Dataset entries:
/---

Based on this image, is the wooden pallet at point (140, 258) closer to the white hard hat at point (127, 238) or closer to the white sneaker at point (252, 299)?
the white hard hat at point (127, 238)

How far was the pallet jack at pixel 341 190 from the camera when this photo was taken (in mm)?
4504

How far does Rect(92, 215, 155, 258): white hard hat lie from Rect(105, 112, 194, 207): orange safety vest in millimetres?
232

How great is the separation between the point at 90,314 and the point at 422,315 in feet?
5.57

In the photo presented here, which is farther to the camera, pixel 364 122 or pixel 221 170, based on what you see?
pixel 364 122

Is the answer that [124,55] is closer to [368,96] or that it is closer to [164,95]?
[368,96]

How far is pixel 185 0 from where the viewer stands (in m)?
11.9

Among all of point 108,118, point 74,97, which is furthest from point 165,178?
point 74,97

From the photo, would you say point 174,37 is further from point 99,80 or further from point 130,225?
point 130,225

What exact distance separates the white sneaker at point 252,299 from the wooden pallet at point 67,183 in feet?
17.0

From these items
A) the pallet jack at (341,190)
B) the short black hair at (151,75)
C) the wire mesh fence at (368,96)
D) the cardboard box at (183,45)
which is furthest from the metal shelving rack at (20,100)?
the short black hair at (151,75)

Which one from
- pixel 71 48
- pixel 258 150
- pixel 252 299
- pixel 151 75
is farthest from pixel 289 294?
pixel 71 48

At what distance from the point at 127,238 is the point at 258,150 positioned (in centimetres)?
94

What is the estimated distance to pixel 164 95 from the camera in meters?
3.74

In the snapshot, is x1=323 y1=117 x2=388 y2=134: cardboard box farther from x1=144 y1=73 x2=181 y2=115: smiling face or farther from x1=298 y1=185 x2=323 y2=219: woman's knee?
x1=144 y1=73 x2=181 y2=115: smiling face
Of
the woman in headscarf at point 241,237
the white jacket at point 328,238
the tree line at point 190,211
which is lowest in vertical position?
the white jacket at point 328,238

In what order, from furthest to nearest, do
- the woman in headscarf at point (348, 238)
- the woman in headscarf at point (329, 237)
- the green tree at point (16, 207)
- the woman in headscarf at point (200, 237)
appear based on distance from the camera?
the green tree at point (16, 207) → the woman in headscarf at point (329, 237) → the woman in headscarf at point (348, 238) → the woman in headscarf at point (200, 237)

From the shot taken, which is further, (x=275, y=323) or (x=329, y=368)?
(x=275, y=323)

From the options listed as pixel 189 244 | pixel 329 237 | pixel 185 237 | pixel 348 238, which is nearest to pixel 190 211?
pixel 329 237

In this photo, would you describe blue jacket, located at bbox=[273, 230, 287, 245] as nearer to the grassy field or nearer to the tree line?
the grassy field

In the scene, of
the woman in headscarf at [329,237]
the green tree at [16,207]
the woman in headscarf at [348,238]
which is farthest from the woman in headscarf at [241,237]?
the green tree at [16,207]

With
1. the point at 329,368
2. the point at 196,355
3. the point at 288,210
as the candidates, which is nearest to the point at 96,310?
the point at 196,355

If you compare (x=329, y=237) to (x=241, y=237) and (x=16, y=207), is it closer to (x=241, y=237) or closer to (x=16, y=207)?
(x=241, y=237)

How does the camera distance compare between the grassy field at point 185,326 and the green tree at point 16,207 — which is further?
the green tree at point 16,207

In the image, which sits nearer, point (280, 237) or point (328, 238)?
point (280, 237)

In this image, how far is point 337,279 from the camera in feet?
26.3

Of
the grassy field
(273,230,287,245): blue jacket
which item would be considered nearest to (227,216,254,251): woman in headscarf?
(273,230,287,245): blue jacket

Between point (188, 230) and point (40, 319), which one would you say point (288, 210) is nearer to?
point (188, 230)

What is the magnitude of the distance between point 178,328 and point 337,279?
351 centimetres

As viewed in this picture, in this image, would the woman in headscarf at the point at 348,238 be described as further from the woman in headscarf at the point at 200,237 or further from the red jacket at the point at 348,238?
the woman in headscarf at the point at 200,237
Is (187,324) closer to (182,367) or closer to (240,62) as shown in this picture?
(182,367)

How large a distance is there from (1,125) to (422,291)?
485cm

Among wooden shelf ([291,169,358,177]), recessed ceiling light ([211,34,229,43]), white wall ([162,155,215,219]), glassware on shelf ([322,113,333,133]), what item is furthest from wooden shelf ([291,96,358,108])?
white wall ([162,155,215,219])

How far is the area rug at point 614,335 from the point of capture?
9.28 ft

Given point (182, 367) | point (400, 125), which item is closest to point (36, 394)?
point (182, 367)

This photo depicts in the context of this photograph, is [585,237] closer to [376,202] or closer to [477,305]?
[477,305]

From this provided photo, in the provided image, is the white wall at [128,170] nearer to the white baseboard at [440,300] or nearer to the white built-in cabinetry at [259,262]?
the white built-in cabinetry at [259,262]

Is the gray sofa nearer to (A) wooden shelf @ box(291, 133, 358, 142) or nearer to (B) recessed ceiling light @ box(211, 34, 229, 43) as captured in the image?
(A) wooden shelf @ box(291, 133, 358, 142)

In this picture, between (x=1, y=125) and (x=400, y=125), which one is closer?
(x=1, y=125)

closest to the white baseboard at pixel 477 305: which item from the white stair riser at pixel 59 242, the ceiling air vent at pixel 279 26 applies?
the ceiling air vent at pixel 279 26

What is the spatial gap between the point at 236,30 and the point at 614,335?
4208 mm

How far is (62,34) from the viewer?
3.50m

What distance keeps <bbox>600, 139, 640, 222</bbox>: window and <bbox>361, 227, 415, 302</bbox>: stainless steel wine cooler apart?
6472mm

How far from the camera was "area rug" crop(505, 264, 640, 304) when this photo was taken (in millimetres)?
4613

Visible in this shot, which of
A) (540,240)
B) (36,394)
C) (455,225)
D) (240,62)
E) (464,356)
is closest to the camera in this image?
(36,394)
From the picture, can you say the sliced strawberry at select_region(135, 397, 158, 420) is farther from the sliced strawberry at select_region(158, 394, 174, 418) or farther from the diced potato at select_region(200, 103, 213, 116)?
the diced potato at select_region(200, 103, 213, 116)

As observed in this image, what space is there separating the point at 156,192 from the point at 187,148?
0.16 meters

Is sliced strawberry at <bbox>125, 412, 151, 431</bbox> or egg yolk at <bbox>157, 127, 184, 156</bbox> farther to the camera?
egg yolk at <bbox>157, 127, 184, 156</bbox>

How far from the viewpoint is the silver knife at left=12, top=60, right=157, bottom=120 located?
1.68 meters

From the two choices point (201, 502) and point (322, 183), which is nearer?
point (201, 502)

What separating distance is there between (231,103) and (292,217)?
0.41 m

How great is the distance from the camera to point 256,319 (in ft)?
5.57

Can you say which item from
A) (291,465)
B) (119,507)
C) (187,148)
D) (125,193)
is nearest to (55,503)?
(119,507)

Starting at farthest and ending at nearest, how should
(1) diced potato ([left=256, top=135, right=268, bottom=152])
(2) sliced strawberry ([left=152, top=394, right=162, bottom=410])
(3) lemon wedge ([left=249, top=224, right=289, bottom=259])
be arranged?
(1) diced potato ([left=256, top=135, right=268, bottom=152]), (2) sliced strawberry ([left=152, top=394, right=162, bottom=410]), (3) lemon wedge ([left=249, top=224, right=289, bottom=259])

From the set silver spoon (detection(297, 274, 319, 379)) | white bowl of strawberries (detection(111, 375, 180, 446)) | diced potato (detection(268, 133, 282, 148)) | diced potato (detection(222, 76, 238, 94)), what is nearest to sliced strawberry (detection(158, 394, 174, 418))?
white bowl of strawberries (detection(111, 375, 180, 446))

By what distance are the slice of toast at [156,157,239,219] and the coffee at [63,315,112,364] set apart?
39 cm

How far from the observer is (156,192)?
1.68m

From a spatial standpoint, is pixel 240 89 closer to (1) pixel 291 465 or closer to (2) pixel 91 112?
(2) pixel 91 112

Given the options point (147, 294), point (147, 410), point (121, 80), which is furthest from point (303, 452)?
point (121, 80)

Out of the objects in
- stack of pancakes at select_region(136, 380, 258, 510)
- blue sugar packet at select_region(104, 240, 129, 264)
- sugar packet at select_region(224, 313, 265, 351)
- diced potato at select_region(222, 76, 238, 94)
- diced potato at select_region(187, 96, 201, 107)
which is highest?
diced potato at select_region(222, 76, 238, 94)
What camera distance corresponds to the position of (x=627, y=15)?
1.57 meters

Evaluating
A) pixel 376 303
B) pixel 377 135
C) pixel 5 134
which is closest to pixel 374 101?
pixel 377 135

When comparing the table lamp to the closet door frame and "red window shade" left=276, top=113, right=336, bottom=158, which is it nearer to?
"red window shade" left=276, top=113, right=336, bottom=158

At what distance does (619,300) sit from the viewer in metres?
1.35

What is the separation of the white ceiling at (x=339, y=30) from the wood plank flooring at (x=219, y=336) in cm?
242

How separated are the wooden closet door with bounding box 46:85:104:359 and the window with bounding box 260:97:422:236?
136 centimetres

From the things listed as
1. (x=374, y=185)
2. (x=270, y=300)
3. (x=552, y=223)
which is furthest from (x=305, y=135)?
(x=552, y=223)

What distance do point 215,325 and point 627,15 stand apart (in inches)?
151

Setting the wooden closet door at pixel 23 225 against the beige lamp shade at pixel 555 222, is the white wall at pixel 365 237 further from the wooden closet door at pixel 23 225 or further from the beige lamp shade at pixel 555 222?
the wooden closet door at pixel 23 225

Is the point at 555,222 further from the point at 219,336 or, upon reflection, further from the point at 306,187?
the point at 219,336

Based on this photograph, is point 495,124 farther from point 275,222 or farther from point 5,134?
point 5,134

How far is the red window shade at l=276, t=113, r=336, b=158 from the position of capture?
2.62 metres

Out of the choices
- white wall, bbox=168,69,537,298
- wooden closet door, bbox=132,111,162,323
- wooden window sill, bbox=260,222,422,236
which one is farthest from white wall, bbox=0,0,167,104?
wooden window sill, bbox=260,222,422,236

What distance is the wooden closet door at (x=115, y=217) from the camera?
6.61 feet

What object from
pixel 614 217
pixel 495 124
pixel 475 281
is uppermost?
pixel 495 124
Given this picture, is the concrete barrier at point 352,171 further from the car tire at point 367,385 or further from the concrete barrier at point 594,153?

\---

▶ _Given problem_
Reproduce word for word everything in the listing from the line containing "Starting at farthest" down to the line containing "right=268, bottom=152]), (2)", including both of those lines.

▶ _Full answer_
Starting at farthest and ending at nearest, how should
(1) diced potato ([left=256, top=135, right=268, bottom=152])
(2) sliced strawberry ([left=152, top=394, right=162, bottom=410])
(3) lemon wedge ([left=249, top=224, right=289, bottom=259])
be arranged?
(1) diced potato ([left=256, top=135, right=268, bottom=152]), (2) sliced strawberry ([left=152, top=394, right=162, bottom=410]), (3) lemon wedge ([left=249, top=224, right=289, bottom=259])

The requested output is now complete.